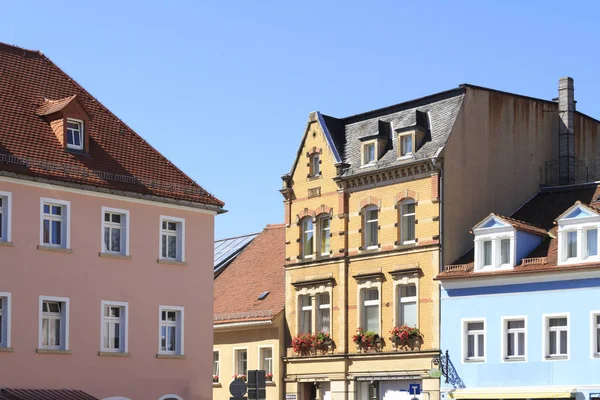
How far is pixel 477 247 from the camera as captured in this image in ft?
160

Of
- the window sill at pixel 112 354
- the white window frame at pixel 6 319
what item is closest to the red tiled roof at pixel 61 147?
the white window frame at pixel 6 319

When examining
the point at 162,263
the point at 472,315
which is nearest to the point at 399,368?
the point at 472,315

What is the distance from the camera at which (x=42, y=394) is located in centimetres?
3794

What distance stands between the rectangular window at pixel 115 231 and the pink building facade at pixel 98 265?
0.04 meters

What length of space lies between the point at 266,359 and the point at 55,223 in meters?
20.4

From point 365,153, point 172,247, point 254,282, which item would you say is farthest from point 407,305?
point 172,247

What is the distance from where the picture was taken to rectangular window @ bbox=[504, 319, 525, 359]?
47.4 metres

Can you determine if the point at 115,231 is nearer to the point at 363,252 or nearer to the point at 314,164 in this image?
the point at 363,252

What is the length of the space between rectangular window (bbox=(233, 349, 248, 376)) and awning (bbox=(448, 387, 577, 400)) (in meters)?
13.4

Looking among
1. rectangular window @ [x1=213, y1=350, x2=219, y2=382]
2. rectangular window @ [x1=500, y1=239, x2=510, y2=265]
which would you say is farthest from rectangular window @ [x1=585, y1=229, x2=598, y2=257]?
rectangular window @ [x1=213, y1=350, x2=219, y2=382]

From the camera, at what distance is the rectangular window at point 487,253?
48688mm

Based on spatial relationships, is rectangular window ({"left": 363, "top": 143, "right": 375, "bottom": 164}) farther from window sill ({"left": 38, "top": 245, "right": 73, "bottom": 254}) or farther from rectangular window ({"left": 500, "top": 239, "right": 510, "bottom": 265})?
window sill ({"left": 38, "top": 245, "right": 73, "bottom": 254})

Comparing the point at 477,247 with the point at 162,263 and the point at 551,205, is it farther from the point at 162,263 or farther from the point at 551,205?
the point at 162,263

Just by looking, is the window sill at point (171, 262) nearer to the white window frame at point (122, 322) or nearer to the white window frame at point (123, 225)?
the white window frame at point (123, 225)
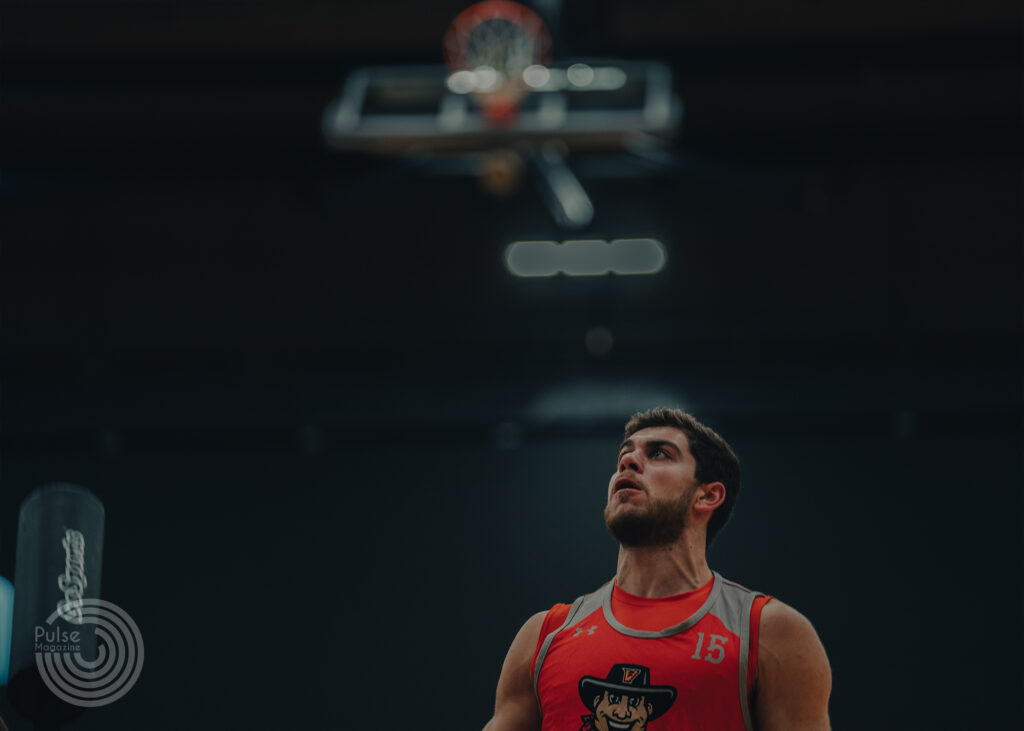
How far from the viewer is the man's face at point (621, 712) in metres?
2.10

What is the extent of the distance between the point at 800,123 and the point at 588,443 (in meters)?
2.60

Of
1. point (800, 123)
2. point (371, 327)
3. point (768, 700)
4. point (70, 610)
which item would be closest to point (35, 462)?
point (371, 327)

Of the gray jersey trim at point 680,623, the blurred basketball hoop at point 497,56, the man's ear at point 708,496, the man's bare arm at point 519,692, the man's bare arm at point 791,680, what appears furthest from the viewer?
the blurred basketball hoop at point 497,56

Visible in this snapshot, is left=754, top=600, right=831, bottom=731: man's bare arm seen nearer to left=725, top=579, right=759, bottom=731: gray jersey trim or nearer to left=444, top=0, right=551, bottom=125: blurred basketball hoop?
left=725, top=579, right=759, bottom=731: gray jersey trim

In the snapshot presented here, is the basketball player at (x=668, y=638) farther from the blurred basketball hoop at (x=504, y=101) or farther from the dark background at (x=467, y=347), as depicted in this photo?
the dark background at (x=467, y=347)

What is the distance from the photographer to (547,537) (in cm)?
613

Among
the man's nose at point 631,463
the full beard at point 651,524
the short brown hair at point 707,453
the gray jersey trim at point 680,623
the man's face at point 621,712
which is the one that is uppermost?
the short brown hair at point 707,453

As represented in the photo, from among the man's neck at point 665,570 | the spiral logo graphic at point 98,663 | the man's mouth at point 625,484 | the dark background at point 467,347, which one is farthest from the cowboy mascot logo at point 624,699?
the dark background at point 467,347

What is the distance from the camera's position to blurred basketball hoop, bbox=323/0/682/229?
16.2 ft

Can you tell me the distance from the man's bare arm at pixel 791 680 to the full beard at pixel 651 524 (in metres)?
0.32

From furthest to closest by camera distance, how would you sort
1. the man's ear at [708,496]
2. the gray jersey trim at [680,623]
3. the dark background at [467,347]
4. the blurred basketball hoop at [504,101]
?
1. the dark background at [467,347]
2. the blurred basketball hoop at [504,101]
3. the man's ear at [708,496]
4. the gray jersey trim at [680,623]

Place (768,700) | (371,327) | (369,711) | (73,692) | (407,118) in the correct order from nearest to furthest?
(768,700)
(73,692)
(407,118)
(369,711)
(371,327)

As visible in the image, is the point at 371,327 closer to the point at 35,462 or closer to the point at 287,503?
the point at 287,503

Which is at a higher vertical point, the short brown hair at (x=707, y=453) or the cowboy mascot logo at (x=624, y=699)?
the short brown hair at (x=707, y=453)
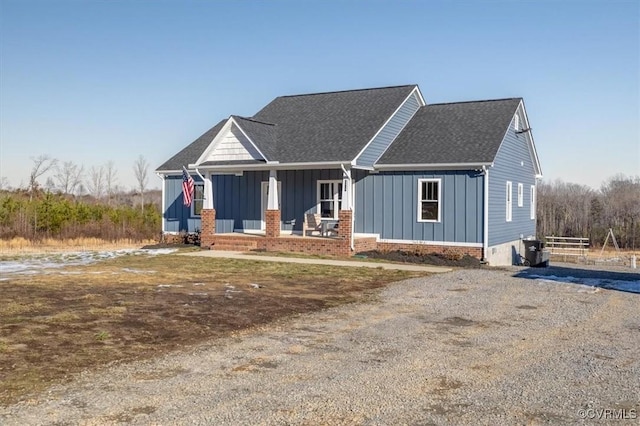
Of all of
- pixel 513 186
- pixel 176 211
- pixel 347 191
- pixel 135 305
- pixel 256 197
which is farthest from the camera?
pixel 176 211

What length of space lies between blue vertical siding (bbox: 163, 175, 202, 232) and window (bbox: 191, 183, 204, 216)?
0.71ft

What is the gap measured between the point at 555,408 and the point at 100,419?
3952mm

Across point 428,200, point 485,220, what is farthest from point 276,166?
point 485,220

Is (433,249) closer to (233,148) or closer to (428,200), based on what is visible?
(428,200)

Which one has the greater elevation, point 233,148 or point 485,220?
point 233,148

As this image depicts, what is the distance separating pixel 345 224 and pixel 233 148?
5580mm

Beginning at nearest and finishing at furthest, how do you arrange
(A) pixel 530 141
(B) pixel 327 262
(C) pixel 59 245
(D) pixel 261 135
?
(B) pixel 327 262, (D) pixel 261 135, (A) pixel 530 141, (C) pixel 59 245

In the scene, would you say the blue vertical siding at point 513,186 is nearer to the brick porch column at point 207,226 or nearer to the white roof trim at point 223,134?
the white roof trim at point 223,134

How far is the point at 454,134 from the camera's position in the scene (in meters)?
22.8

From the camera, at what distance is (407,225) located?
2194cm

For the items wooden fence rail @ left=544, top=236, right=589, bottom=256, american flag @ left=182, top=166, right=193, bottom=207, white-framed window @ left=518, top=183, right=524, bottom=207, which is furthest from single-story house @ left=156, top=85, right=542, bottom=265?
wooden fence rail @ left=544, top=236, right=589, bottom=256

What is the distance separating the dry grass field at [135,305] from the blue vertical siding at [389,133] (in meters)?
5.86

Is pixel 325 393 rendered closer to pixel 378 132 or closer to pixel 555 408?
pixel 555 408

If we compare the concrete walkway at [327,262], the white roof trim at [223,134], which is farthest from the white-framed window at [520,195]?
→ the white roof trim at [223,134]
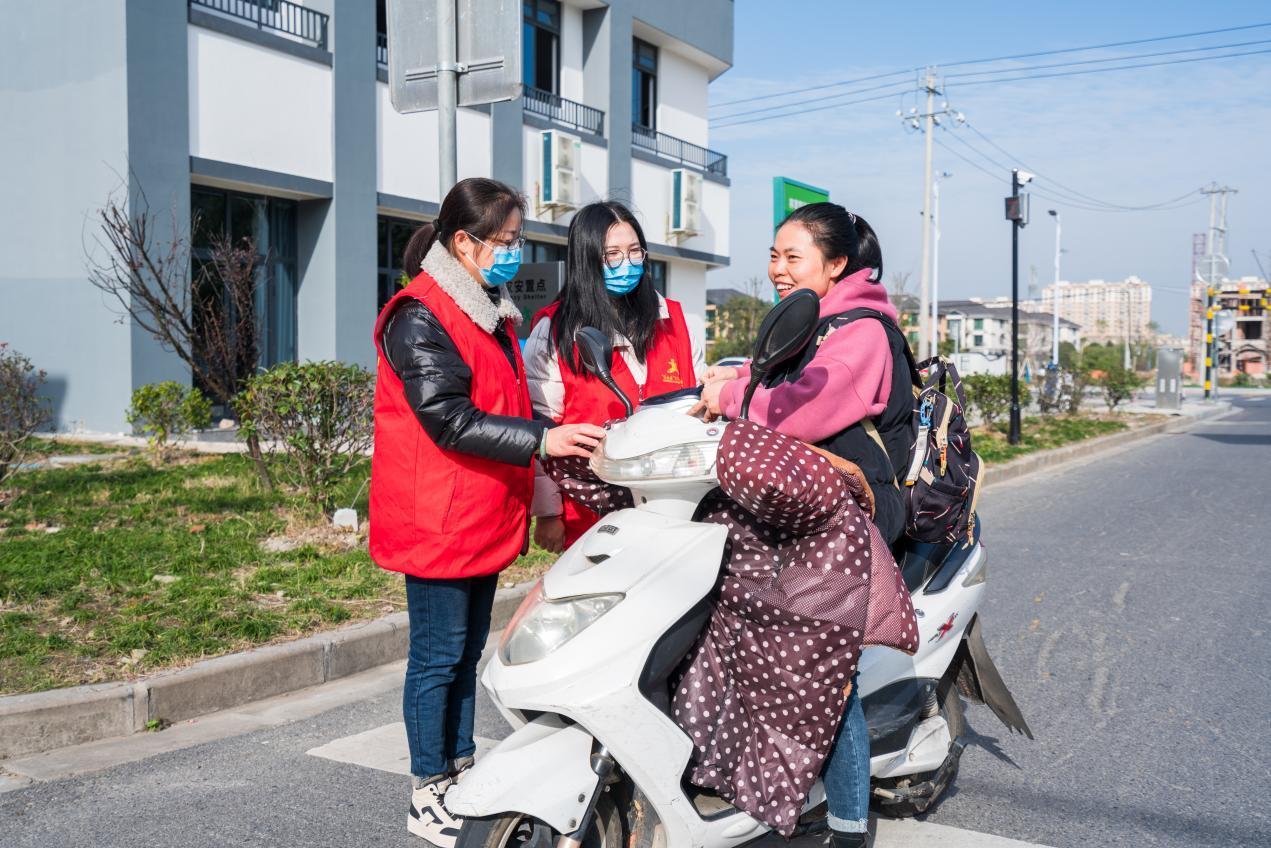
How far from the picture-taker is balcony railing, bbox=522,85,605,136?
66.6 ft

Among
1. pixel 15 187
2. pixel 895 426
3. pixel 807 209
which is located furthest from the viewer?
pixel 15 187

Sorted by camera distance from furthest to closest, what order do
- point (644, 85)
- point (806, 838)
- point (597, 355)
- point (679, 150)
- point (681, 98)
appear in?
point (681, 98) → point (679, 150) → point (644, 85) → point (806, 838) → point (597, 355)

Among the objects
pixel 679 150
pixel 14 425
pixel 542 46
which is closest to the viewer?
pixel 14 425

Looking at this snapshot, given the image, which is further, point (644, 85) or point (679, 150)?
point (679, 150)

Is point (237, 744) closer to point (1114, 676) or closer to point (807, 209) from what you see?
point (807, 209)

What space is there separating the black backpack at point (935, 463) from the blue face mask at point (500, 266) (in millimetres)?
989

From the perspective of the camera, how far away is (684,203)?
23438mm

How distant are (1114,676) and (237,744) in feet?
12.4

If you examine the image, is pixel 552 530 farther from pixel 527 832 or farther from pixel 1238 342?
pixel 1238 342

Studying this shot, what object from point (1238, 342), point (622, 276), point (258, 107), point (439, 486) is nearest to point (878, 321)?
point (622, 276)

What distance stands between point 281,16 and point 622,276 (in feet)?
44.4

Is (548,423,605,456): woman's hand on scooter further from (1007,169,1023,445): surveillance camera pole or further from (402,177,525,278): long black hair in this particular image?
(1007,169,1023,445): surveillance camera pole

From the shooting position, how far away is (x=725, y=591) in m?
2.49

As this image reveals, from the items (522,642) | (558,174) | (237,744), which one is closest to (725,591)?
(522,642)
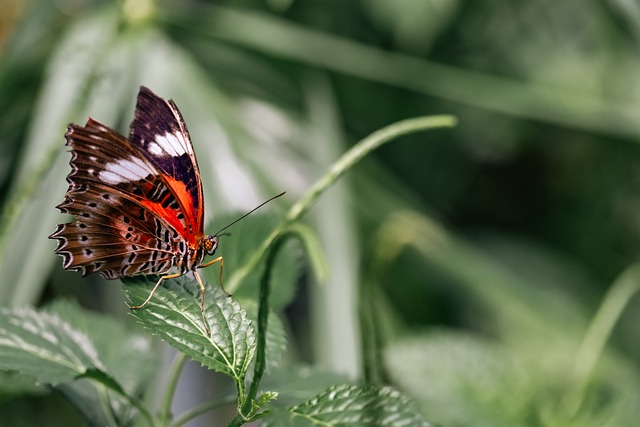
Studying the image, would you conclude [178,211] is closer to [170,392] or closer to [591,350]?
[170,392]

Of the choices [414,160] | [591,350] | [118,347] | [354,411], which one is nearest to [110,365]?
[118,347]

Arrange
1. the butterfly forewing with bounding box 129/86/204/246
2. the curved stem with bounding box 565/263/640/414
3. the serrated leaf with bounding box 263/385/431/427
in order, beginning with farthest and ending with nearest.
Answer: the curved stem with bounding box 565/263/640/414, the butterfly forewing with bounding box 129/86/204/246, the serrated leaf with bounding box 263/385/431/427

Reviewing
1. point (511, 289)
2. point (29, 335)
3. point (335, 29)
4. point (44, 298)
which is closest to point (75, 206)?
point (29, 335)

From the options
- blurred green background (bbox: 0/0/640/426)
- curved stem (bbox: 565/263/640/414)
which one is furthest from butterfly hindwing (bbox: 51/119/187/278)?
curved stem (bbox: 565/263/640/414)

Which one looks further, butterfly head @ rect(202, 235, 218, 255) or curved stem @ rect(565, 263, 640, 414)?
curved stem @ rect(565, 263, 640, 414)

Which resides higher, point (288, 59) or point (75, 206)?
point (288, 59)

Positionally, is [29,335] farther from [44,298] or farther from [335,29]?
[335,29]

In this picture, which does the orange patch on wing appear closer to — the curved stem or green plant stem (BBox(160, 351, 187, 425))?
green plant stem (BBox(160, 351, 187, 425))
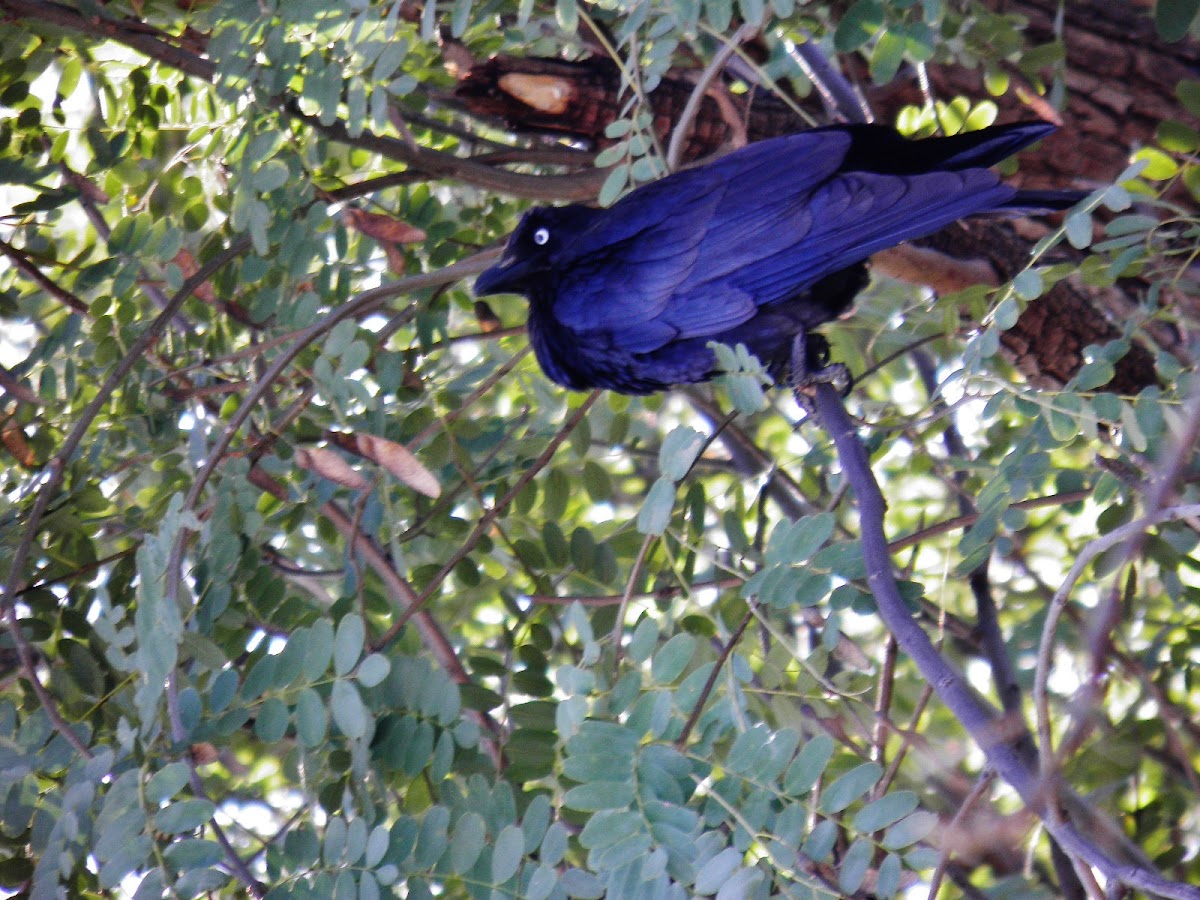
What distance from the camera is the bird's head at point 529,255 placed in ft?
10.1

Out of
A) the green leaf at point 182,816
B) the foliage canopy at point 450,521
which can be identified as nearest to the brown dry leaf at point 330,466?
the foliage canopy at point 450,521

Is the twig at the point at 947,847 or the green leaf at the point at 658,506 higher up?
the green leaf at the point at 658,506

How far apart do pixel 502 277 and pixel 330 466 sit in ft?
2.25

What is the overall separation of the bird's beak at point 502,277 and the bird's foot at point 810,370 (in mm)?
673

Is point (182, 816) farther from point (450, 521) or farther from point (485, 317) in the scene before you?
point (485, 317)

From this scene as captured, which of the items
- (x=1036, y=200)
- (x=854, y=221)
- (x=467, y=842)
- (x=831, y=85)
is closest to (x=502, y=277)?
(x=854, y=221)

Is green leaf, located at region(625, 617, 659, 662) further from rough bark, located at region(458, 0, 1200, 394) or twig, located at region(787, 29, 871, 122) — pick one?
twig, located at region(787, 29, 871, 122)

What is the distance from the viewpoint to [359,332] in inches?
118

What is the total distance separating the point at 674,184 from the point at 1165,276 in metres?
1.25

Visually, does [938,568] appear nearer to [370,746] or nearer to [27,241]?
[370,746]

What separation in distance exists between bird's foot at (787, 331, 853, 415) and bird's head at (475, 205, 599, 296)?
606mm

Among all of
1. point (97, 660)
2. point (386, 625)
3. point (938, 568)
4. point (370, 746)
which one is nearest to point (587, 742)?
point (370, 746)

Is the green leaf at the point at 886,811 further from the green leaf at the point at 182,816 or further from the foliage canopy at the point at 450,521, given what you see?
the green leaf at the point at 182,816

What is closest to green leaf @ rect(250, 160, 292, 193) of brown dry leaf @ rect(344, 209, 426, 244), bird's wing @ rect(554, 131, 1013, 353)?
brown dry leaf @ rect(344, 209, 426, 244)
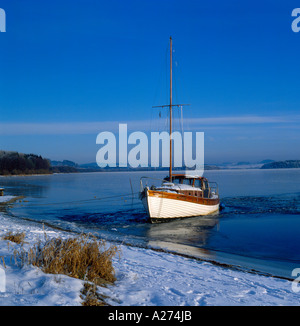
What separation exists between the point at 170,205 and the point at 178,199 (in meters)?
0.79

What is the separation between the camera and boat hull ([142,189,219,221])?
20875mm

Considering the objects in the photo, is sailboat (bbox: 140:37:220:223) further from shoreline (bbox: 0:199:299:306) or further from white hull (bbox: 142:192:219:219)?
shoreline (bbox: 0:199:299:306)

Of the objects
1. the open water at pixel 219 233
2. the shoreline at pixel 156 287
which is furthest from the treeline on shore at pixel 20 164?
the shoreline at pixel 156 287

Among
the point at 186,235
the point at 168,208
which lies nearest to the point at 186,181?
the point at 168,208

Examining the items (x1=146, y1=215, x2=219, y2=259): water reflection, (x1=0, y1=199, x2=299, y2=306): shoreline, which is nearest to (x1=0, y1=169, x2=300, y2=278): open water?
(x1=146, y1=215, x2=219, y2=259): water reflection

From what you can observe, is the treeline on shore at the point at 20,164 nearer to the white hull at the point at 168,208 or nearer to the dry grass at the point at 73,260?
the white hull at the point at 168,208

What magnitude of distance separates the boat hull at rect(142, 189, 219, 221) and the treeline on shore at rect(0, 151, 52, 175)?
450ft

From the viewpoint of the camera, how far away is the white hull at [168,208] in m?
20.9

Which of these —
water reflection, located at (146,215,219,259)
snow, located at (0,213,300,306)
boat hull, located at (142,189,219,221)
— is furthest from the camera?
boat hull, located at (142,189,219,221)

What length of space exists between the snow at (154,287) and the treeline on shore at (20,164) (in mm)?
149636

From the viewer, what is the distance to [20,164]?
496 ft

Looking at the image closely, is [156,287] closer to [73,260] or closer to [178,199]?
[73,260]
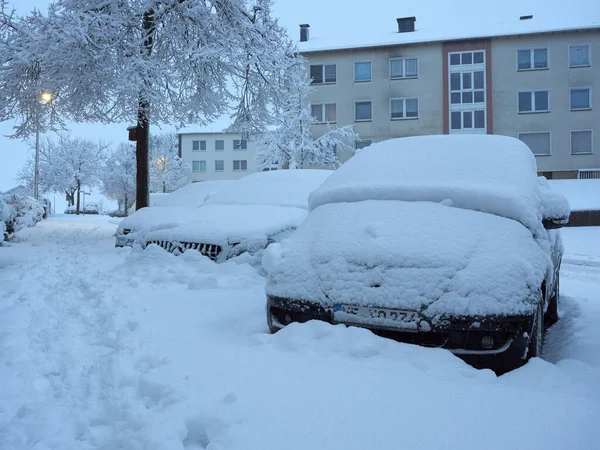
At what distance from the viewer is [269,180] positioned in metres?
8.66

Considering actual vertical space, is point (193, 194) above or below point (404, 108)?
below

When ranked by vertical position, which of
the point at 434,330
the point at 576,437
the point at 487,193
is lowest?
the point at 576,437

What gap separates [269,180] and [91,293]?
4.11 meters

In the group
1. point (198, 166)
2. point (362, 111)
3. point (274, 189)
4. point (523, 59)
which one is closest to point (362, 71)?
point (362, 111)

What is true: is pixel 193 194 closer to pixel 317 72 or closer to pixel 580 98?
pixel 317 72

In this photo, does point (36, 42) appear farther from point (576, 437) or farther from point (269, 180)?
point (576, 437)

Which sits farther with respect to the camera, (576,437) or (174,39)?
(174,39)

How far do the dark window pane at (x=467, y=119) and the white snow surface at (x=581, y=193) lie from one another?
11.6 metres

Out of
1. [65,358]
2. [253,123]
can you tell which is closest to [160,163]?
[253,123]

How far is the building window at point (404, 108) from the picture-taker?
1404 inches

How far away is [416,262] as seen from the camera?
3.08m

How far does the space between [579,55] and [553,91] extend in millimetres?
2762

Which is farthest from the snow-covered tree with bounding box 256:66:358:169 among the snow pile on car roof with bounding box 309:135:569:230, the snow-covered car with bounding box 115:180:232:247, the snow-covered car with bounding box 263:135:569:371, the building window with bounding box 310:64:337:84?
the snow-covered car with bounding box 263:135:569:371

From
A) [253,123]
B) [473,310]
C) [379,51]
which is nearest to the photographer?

··········

GIVEN REQUEST. Identify every line above that contains the word "image", and copy each one in full.

SOLUTION.
How far is pixel 477 247 from the camera as captured in this image in ft?
Can you determine if the point at 115,231 is nearer to the point at 363,252 or nearer to the point at 314,164 in this image?
As visible in the image, is the point at 371,327 closer to the point at 35,462 or closer to the point at 287,503?
As this image depicts, what is the distance separating pixel 345 224 and pixel 233 148?
Looking at this snapshot, given the image, which is further, point (644, 85) or point (679, 150)?
If you examine the image, is pixel 552 530 farther from pixel 527 832 or farther from pixel 1238 342?
Is (548,423,605,456): woman's hand on scooter further from (1007,169,1023,445): surveillance camera pole or further from (402,177,525,278): long black hair in this particular image?
As this image reveals, from the items (522,642) | (558,174) | (237,744), which one is closest to (725,591)?
Studying the image, would you conclude [178,211] is closer to [170,392] or closer to [591,350]?
Looking at the image closely, is [156,287] closer to [73,260] or closer to [178,199]?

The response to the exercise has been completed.